The difference between DirectRunner and DataflowRunner is I comment out the setRunner line. DirectRunner works perfect, Dataflow fails because it can't delete temp files from the bucket.
Thanks!
Upvotes: 1
Views: 1729
Reputation: 521
It seems to be a bucket object permission error. Check the Service Account and verify that you are using the right permissions.
If your bucket is on the same project as your Dataflow Job, you will need to grant the following permissions to your service account:
storage.objects.create
storage.objects.delete
storage.objects.get
storage.objects.getIamPolicy
storage.objects.list
Otherwise you will need to grant the object access permissions to your service account on the bucket project.
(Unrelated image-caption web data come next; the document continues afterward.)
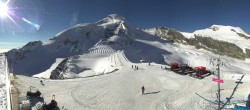 Archiv Foto Webcam Mountain Restaurant Mittelallalin 09:00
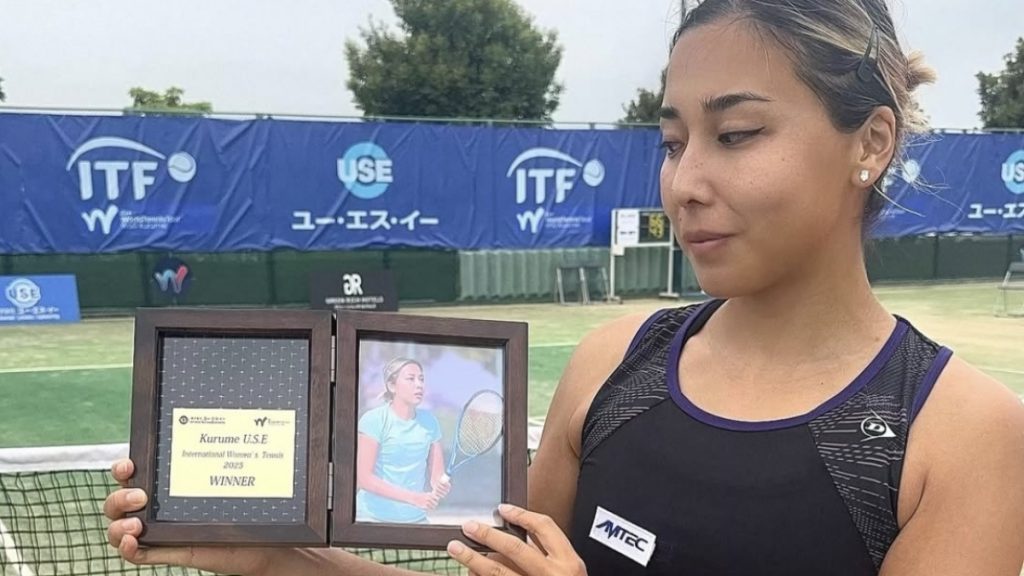 Зарина Дияс Жапониядағы турнирдің чемпионы атанды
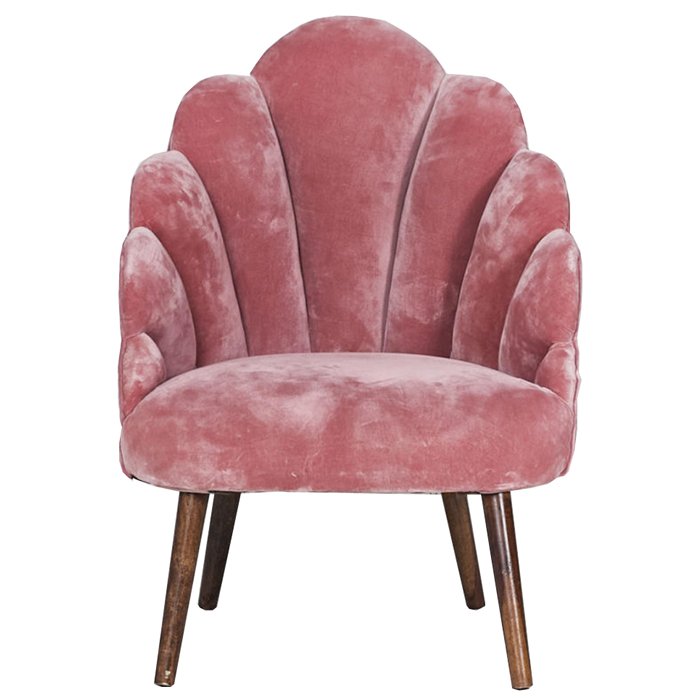 Кресло Pink Chair Розовый (Rose) Кресло Pink Chair Розовый (Rose) в Челябинске | Loft Concept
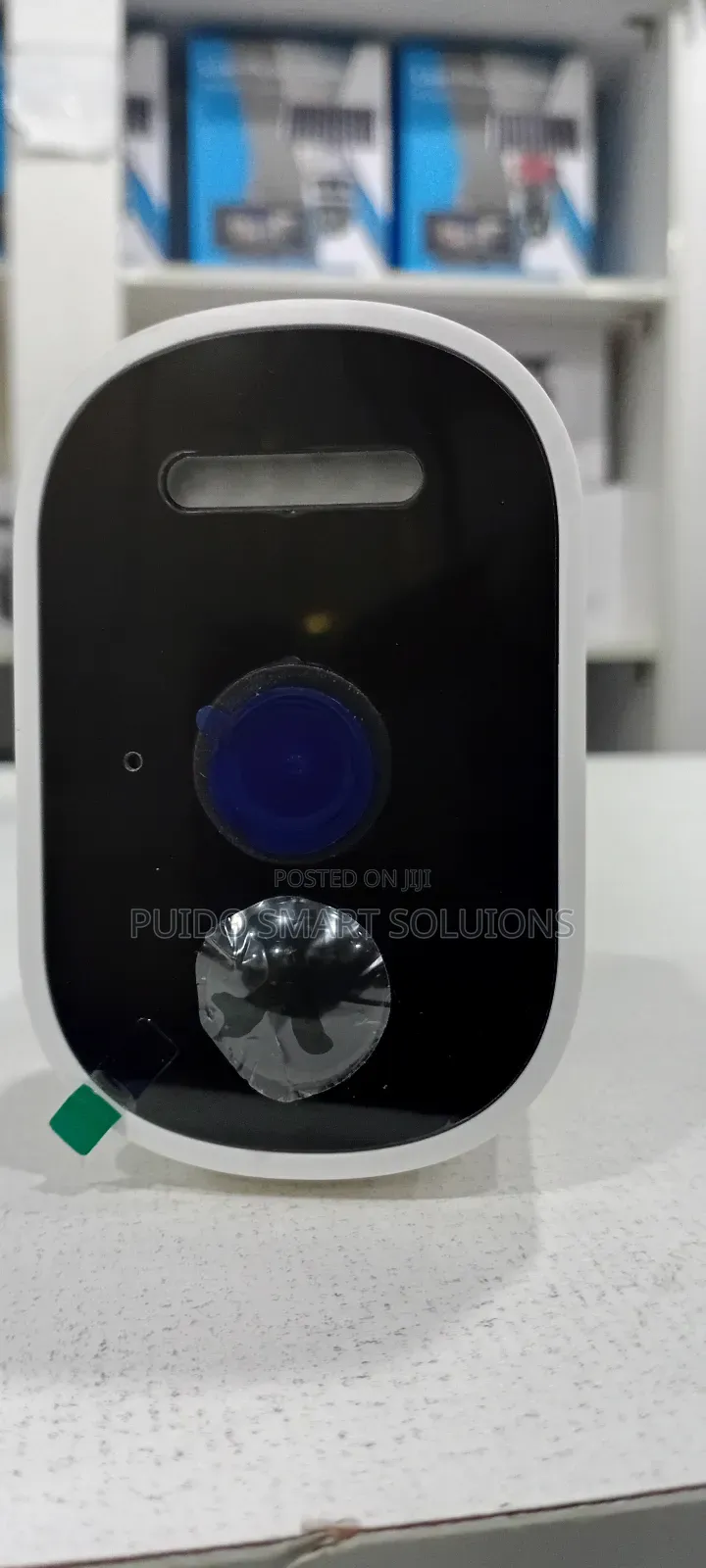 Wifi 4mp Indoor Solar Camera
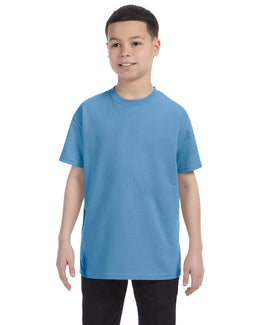 Gildan Youth Lightweight 100% Cotton T-Shirt G500B | Carolina Blue - Front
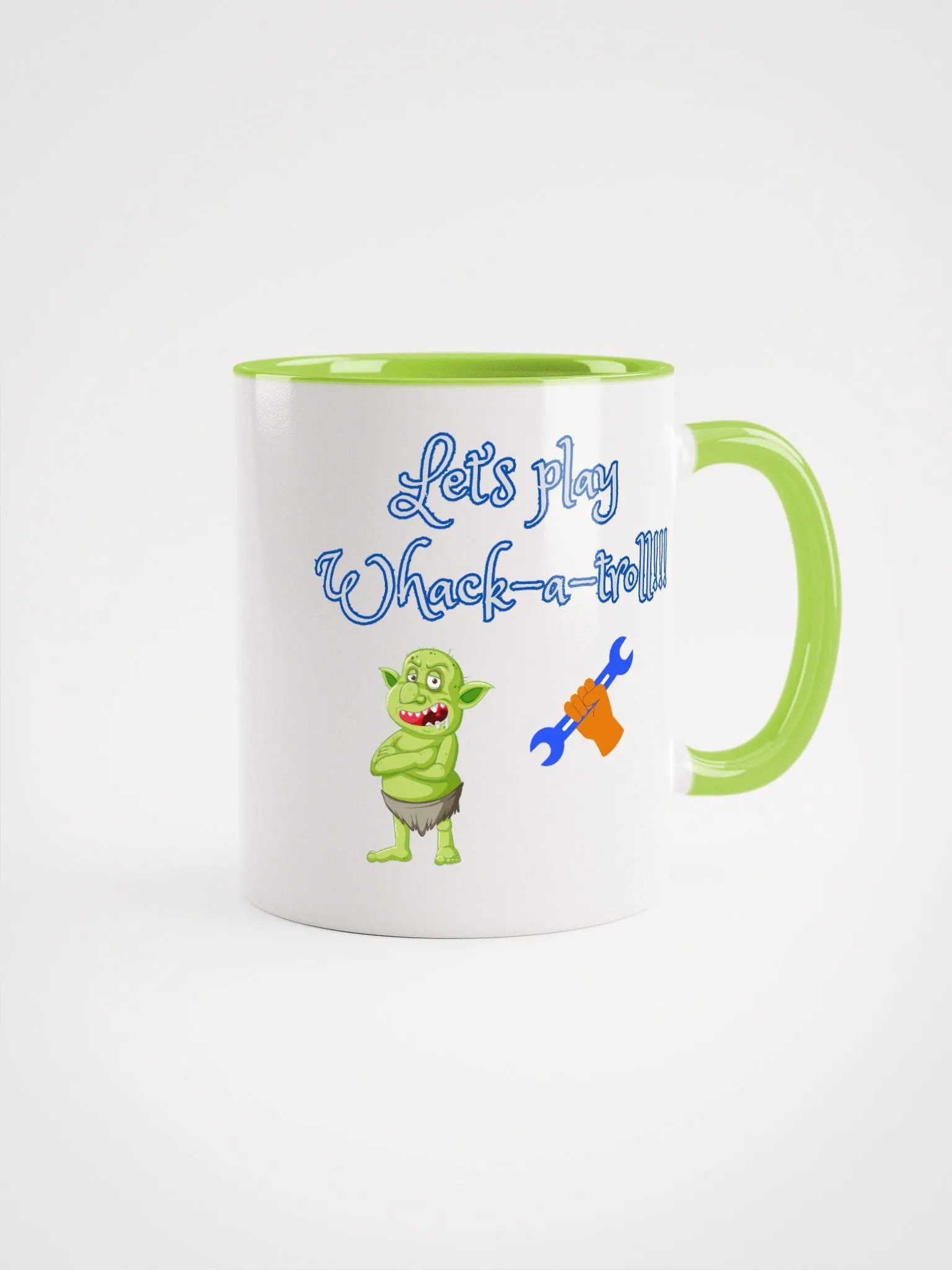 Whack-a-Troll Ceramic Mug product image (1)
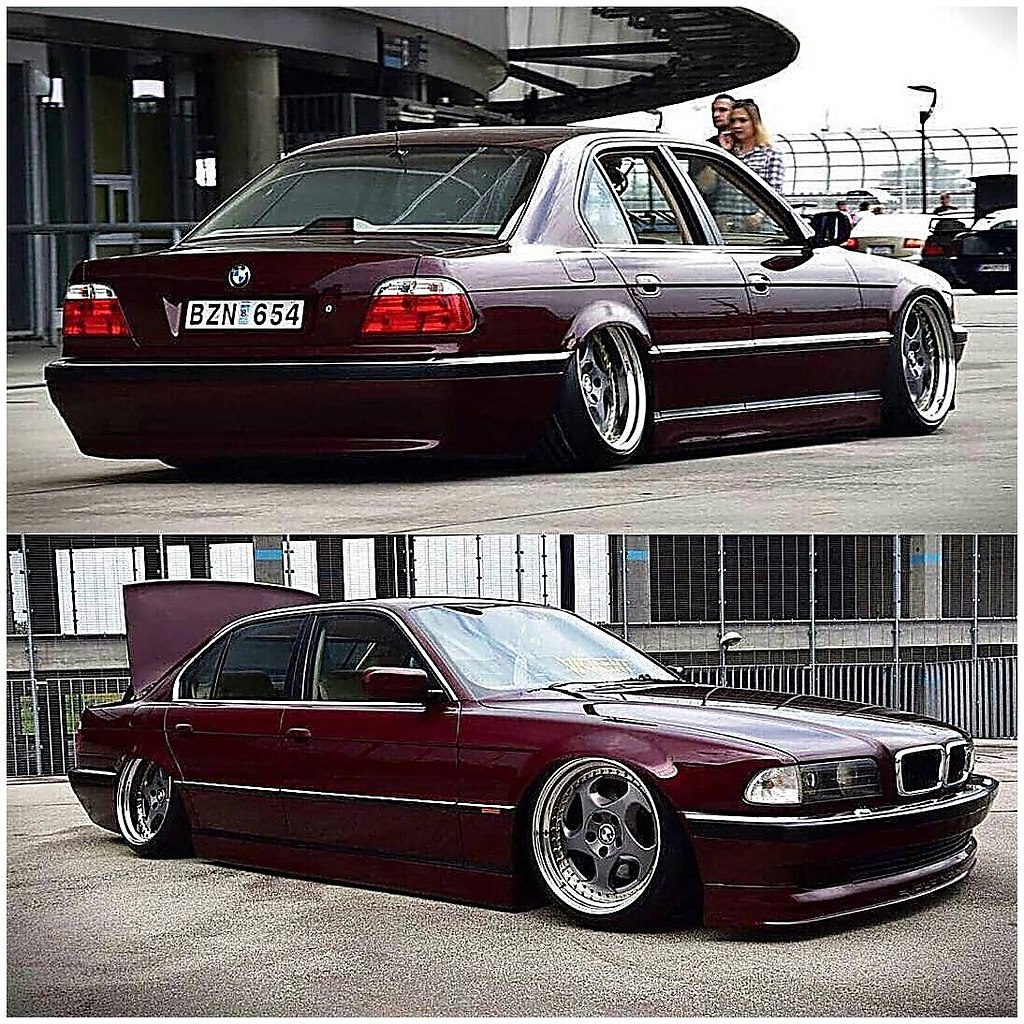 BMW 7 Series E38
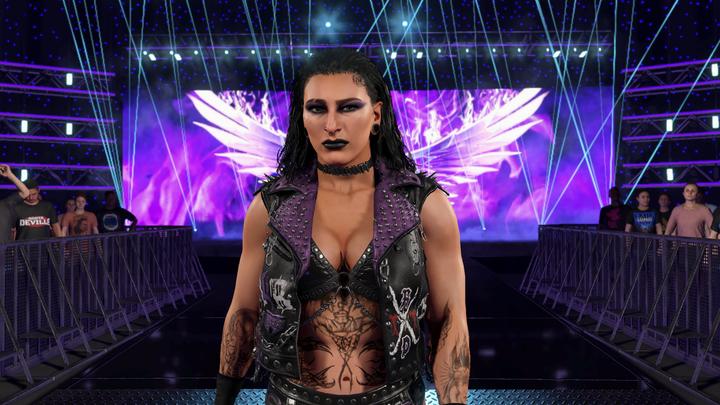 Actual product image 2K Games WWE 2K25 (Code in a Box) (Switch 2)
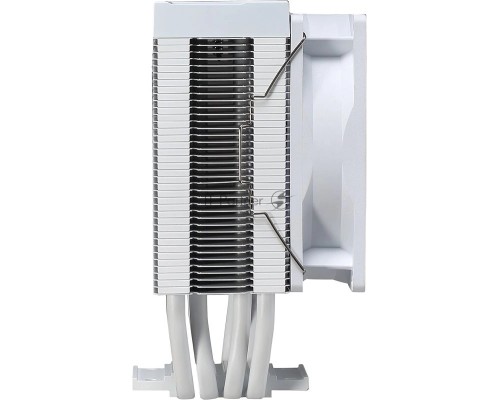 Устройство охлаждения(кулер) Formula Ice Burg ARPW 4P ARGB Soc-AM5/AM4/1151/1200/1700 белый 4-pin 17-34dB Al+Cu 170W Ret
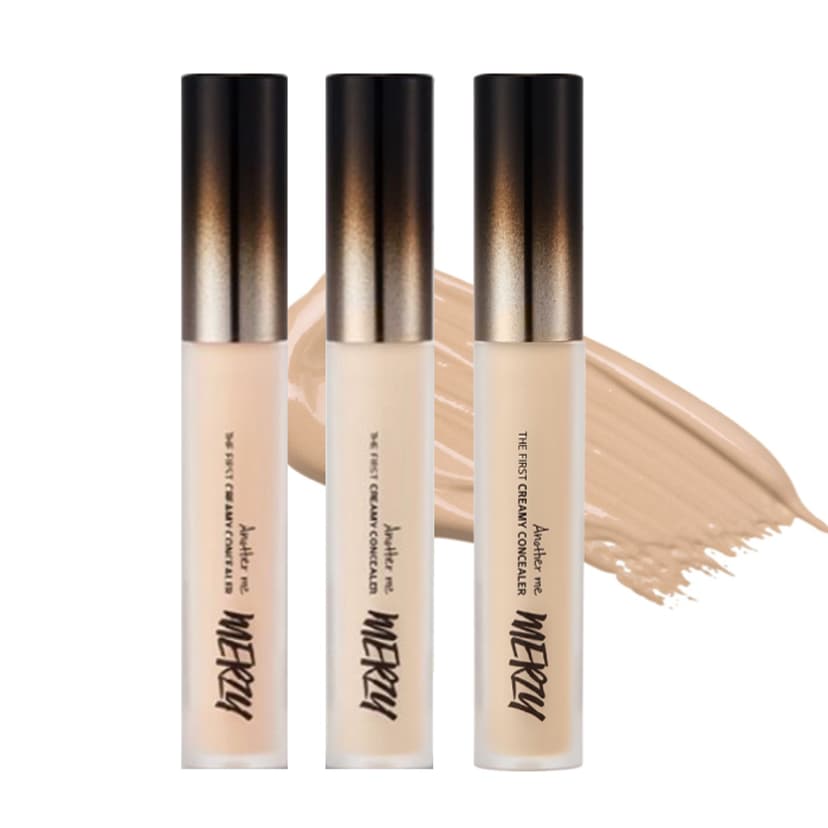 The First Creamy Concealer, 5.6g, CL1 Apricot, 1pack - Image 2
This process is detailed here.
In order to grant the permissions, you can define the permissions as a role and assign the role to the service account:
gcloud iam roles create objectEditor \
--project={PROJECT_ID} \
--permissions=storage.objects.create,storage.objects.delete,storage.objects.get,storage.objects.getIamPolicy,storage.objects.list
gcloud projects add-iam-policy-binding {PROJECT_ID} \
--member=serviceAccount:{SERVICE_ACC_EMAIL} \
--role=objectEditor
Upvotes: 2
Reputation: 310
I faced the same issue. Then I updated Service Account permissions, try it may work for you.
storage.objects.create
storage.objects.delete
storage.objects.get
storage.objects.getIamPolicy
storage.objects.list
Upvotes: 1